The Hands that Feed Us: Ikeda Brothers
From Mexico to Nipomo, a farmworker’s story of pride in feeding his community.
Story by Aja Goare
Photography by Jennifer Olson
The towers of gleaming produce in the grocery market stands inspire in Hector Chavez a sense of honor. A farmworker since he moved to the United States from Mexico in 1985, Hector knows the backbreaking labor that went into harvesting these products. “We provide food — good food — to the community,” says Hector. “I see those veggies on display and I’m proud.”
Hector came to the Central Coast when he was 17 and started work for Ikeda Brothers as a harvester. Now, after nearly four decades of work for the company, Hector is a Ranch Supervisor. He oversees the picking operation, ensures crews have the necessary equipment and assesses crops for disease and other concerns.
About 162,500 farmworkers worked in California in 2019, according to the most recent data, and more than 85 percent of the state’s agricultural workers are Latino “These are special people that can work this hard,” says Hector. Long hours in the hot sun, doubled over to reach edible treasures clinging to vines, farmworkers endure difficult physical labor, often in exchange for what the California Latino Legislative Caucus calls “poverty” wages. Hector says he is grateful his employer values the work of him and his crew. “My company has a lot of respect for workers — they understand how hard it is. They do right by us; I feel good about it.”
The total value of agricultural commodities produced in San Luis Obispo County reached a record high in 2022 of $1.08 billion. But the ever-evolving landscape of the digital marketplace has created a distance between consumers and their food. Groceries ordered online arrive at the front door with likely no indication of where or how the food was produced. “Behind the salad their family enjoys every day, there is a lot of hard work and passion and people watching that product to make sure it’s safe and quality,” shares Hector. “People order on their computers and they don’t know where their food comes from or how hard crews worked to provide it.”

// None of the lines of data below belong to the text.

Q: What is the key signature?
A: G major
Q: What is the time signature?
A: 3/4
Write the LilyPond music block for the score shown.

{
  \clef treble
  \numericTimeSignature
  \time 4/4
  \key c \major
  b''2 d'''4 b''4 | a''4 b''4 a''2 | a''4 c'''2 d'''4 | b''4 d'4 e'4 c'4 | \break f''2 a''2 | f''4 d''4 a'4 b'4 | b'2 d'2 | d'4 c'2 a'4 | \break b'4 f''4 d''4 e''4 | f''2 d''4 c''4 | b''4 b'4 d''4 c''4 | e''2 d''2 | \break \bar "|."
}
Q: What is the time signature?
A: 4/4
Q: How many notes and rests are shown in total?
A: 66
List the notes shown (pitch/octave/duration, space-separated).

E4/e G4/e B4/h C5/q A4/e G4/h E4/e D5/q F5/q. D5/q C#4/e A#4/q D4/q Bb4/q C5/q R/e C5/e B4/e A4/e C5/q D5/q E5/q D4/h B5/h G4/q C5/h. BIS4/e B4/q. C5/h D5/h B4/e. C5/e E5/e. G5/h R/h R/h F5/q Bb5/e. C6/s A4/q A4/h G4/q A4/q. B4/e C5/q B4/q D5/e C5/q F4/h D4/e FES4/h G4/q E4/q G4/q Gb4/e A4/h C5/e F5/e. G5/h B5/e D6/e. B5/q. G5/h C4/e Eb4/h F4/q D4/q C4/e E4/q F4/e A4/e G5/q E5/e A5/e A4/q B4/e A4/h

Since he was a boy in Guanajuato, Mexico, Hector has held a high regard for the farm. He grew up harvesting produce alongside his brothers and sisters in a fertile agricultural region known for its strawberries, mangoes, bananas, oats, sorghum, chiles, onions, cauliflower, broccoli, asparagus, peas, tomatoes and alfalfa. “Farming was the main economy,” he explains.
At 55 years old, Hector no longer does the difficult physical labor but he still begins his work day at 5am. Working alongside his son, who manages inspections, Hector spends most of his time on ranches between Arroyo Grande and Oceano. As farms across the country experience labor shortages due to absent immigration reform, Hector says finding workers is more difficult. Still, as an essential cog in the greater agricultural system, he and his crew press on, working around the clock to put food on the table for Californians and people around the globe.